• WHAT YOU ARE ASKED TO DO
Copy the data below, replacing each occurrence of "山形牛" with "米沢牛" and keeping everything else unchanged. Leave the pictures out of your copy.

• INPUT FOR THIS TASK
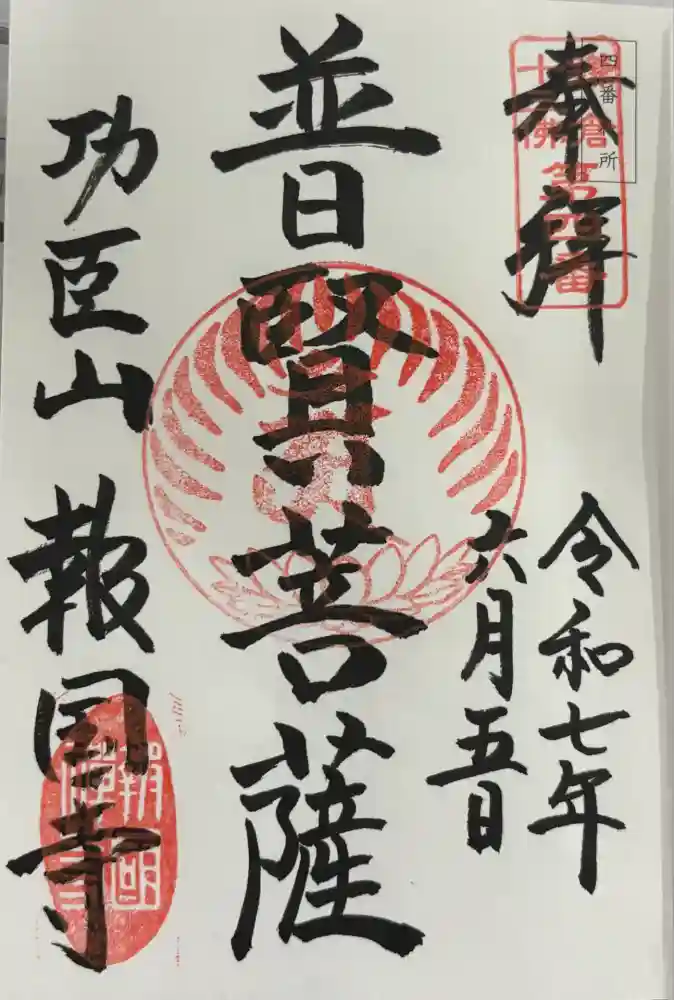 報国寺の御朱印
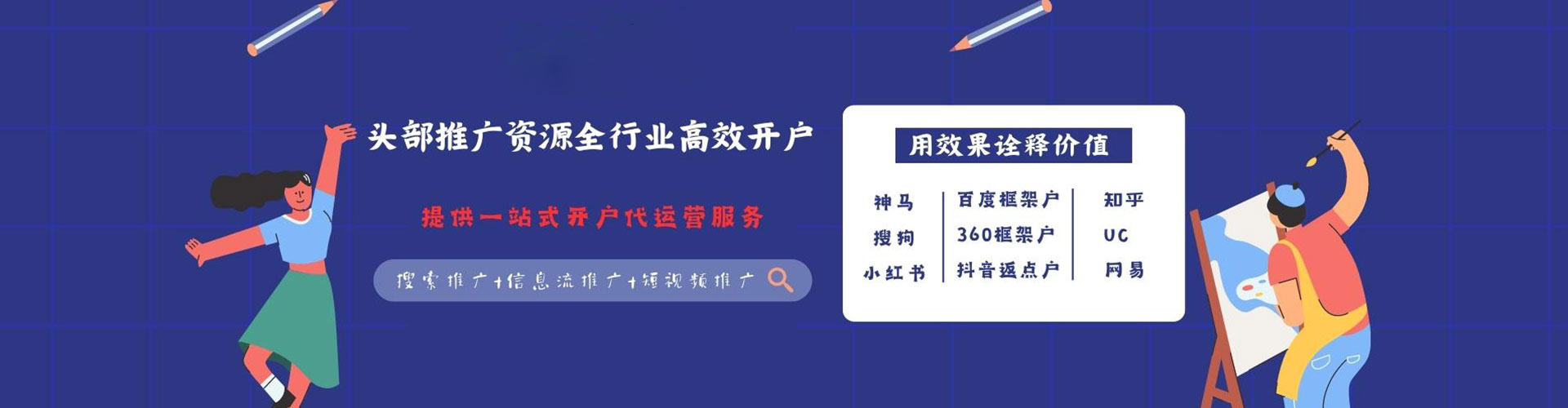 阳信竞价推广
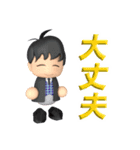 ボクの日々（個別スタンプ：3）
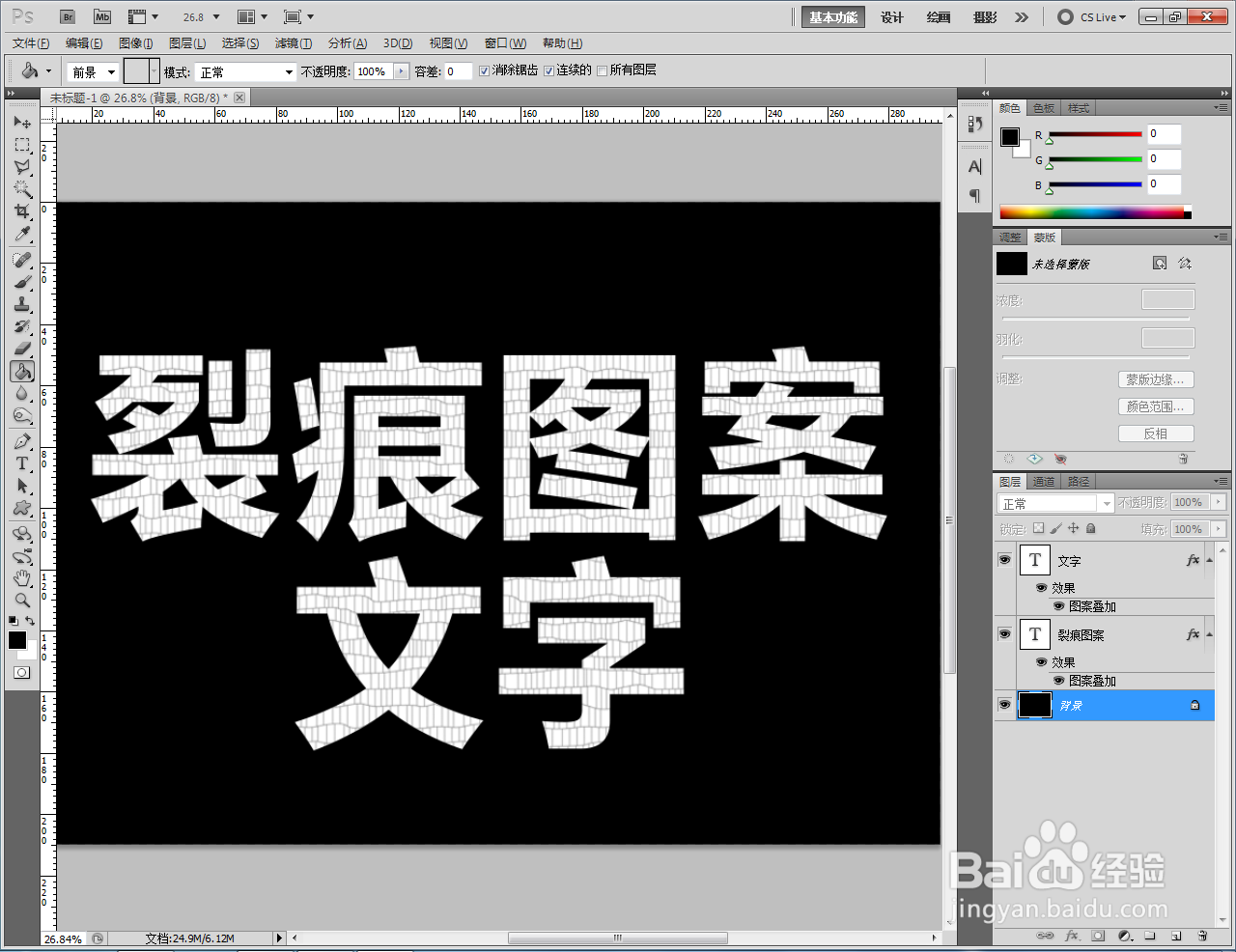 ps如何制作裂痕图案文字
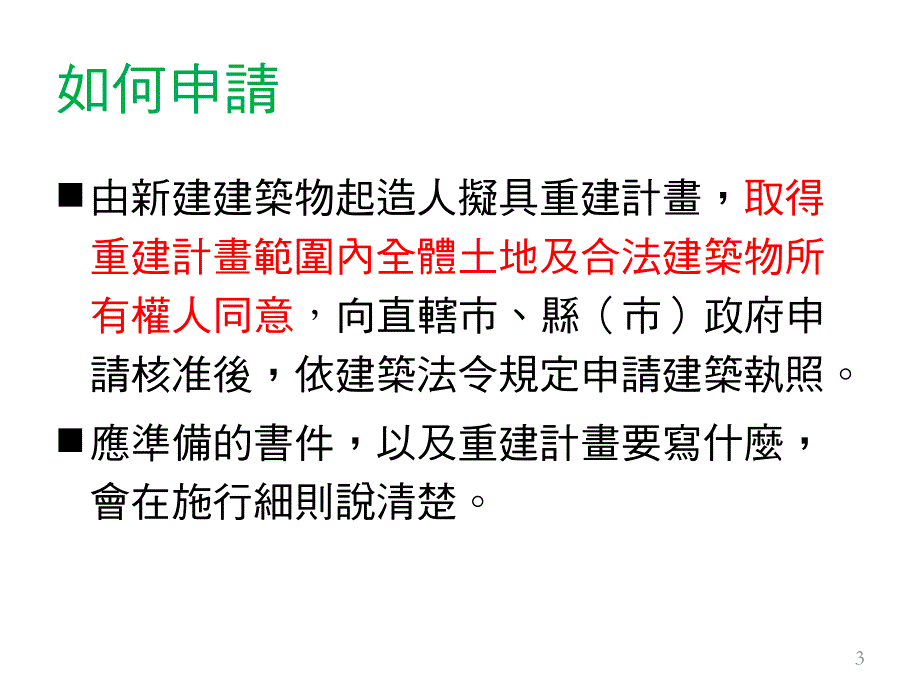 都市危险及老旧建筑物_第3页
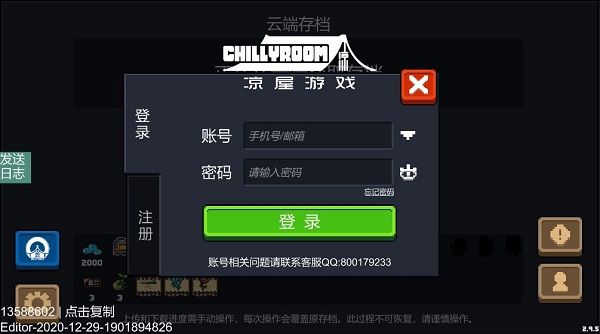 远程联机教程配图1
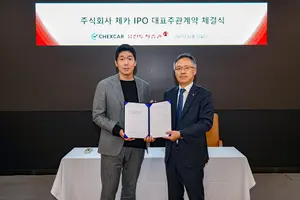 중고차 상품화업체 '체카' 상장 추진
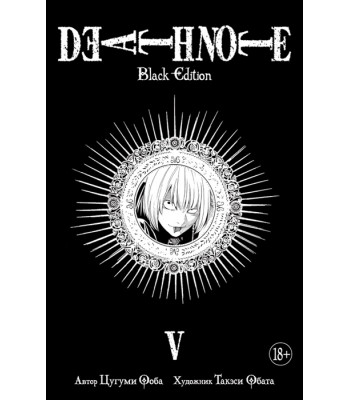 Манга Тетрадь смерти. Death Note. Black Edition. Книга 5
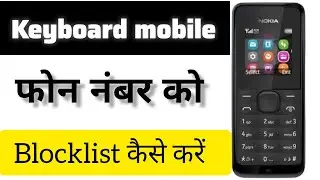 Keyboard mobile per number Ko block kaise kare 🤔 || how to add blocklist number ❓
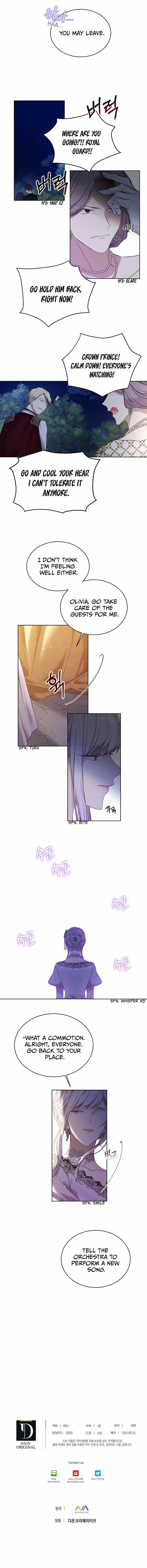 Recording Hall Chapter 47 - Page 11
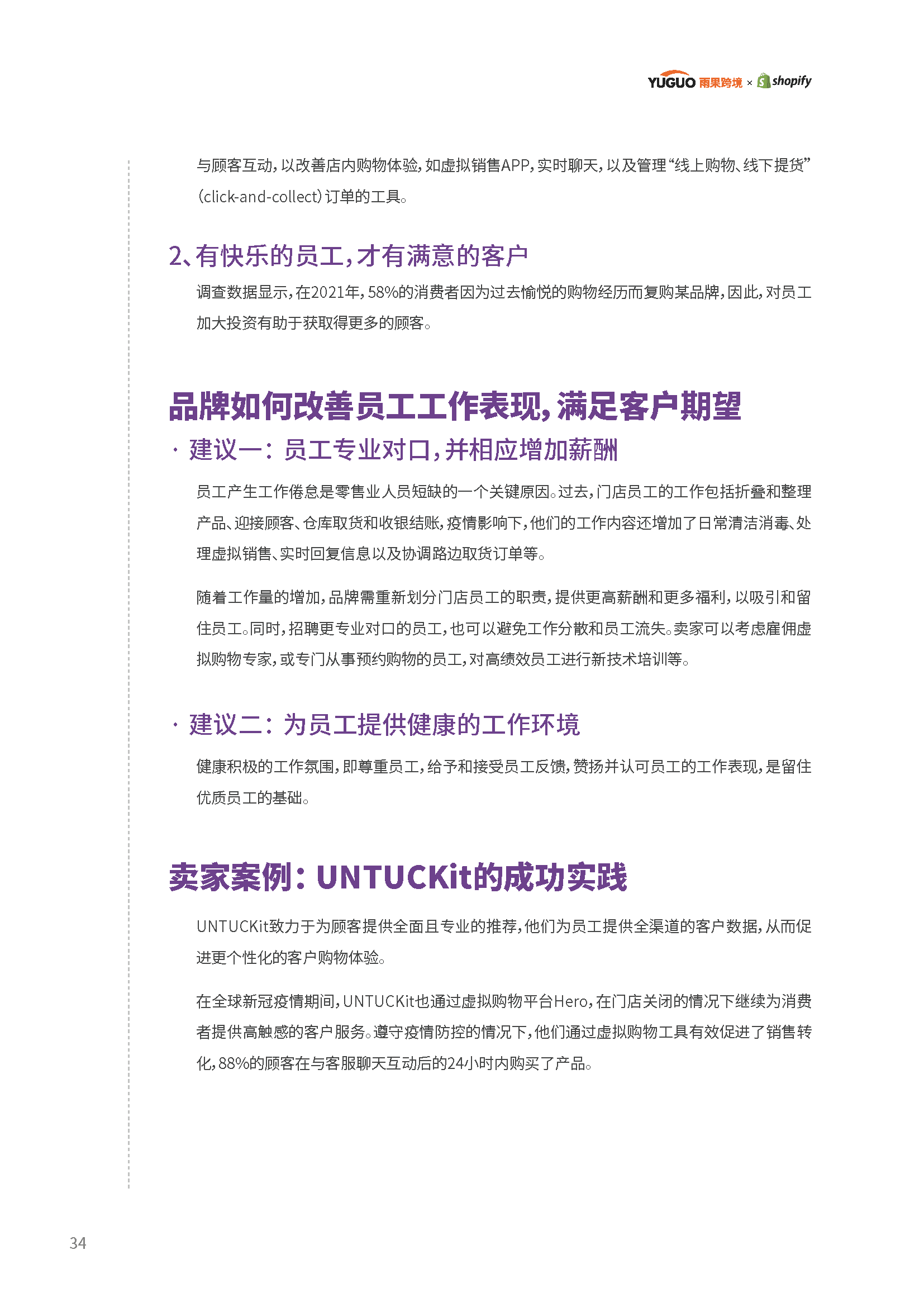 2022电商行业趋势报告(图35)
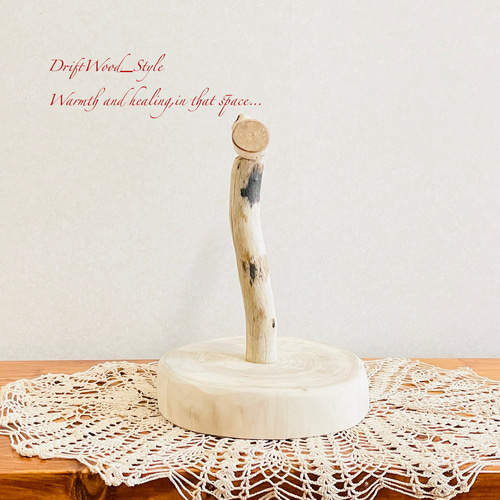 流木インテリア 中～大型インコも止まれる天然流木の小鳥の止まり木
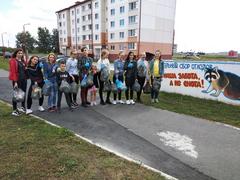 Зробім!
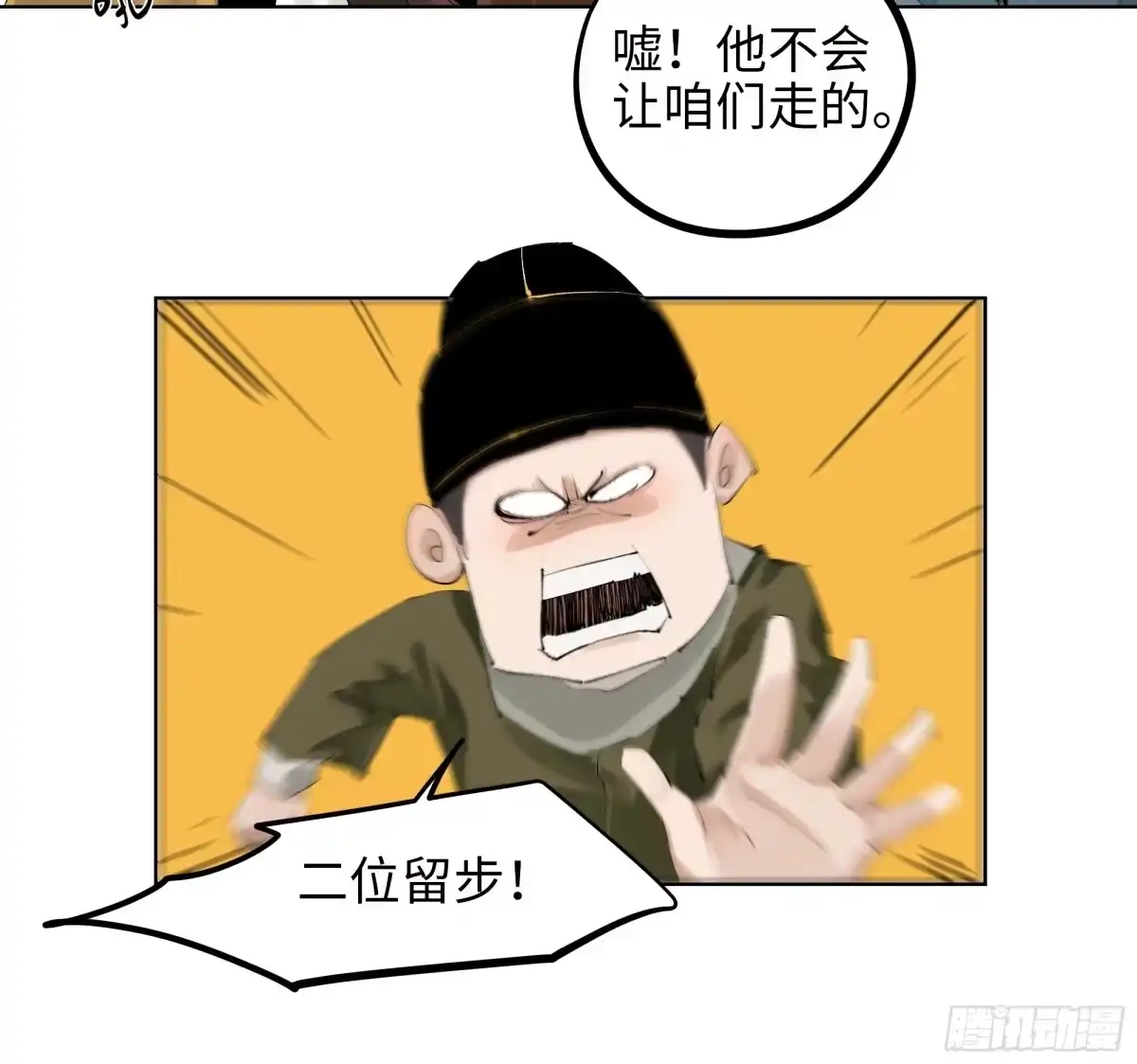 《白骨大圣》014胭脂香粉 第24页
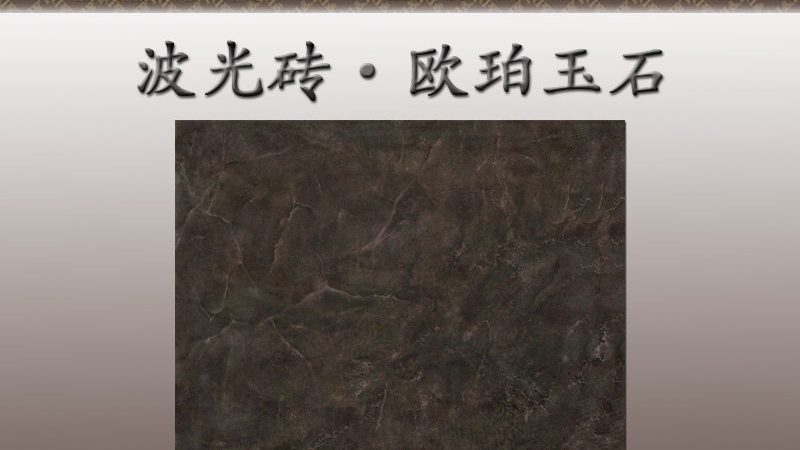 x600瓷砖：揭秘其背后的工艺与选择要点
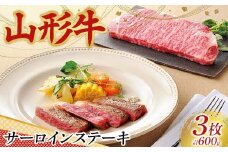 〈山形の極み〉山形牛 サーロインステーキ（3枚）合計 600g 肉 にく お肉 牛 牛肉 ステーキ 国産 山形牛 山形県 新庄市 F3S-2435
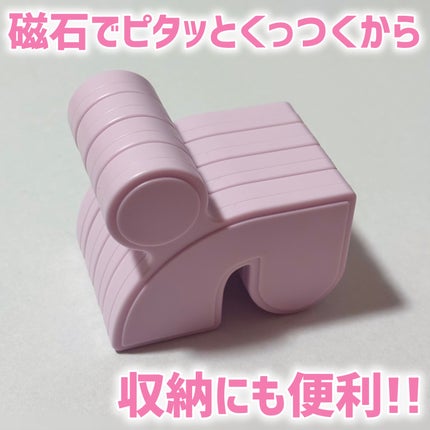 マルチペアリングパウダーチーク/Rest & Recreation BEAUTY/パウダーチークを使ったクチコミ(5枚目)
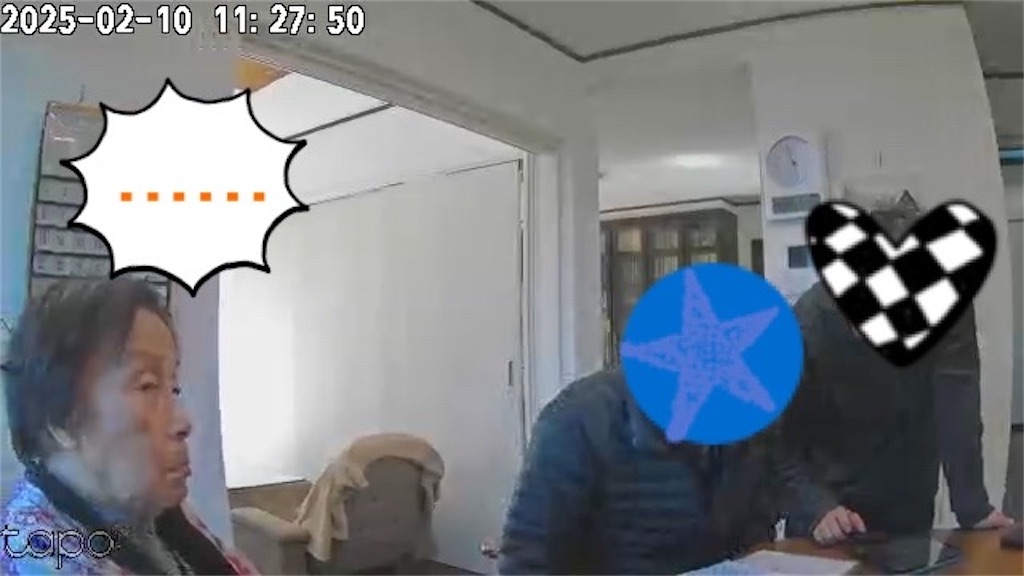 f:id:vivieng-me:20250213165538j:image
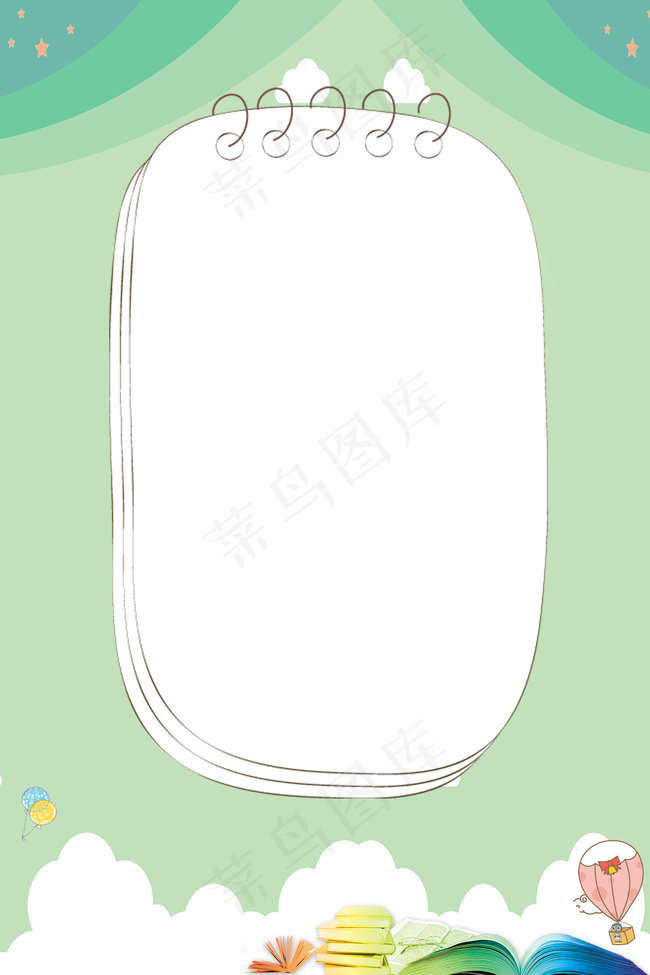 六一儿童节psd分层banner背景图片素材,背景元素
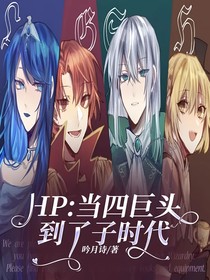 HP：當(dāng)四巨頭到了子時(shí)代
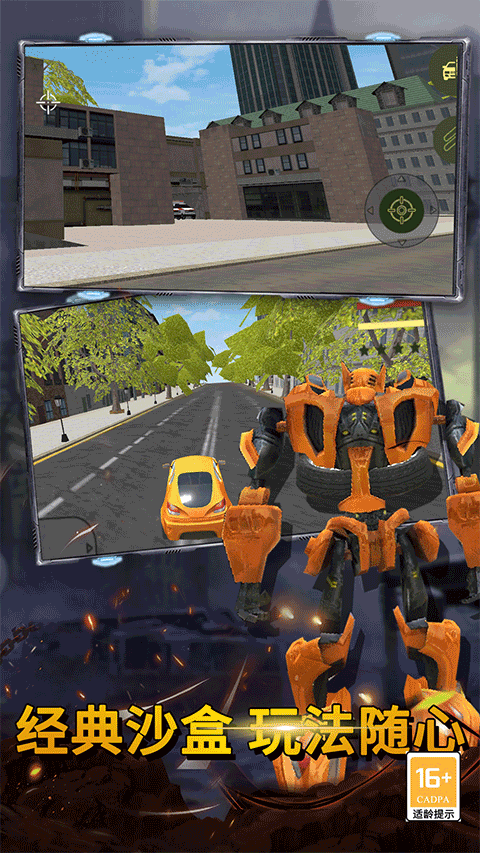 最后的子弹MOD内置菜单版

• RESPONSE TO THE TASK
 報国寺の御朱印
 阳信竞价推广
 ボクの日々（個別スタンプ：3）
 ps如何制作裂痕图案文字
 都市危险及老旧建筑物_第3页
 远程联机教程配图1
 중고차 상품화업체 '체카' 상장 추진
 Манга Тетрадь смерти. Death Note. Black Edition. Книга 5
 Keyboard mobile per number Ko block kaise kare 🤔 || how to add blocklist number ❓
 Recording Hall Chapter 47 - Page 11
 2022电商行业趋势报告(图35)
 流木インテリア 中～大型インコも止まれる天然流木の小鳥の止まり木
 Зробім!
 《白骨大圣》014胭脂香粉 第24页
 x600瓷砖：揭秘其背后的工艺与选择要点
 〈山形の極み〉米沢牛 サーロインステーキ（3枚）合計 600g 肉 にく お肉 牛 牛肉 ステーキ 国産 米沢牛 山形県 新庄市 F3S-2435
 マルチペアリングパウダーチーク/Rest & Recreation BEAUTY/パウダーチークを使ったクチコミ(5枚目)
 f:id:vivieng-me:20250213165538j:image
 六一儿童节psd分层banner背景图片素材,背景元素
 HP：當(dāng)四巨頭到了子時(shí)代
 最后的子弹MOD内置菜单版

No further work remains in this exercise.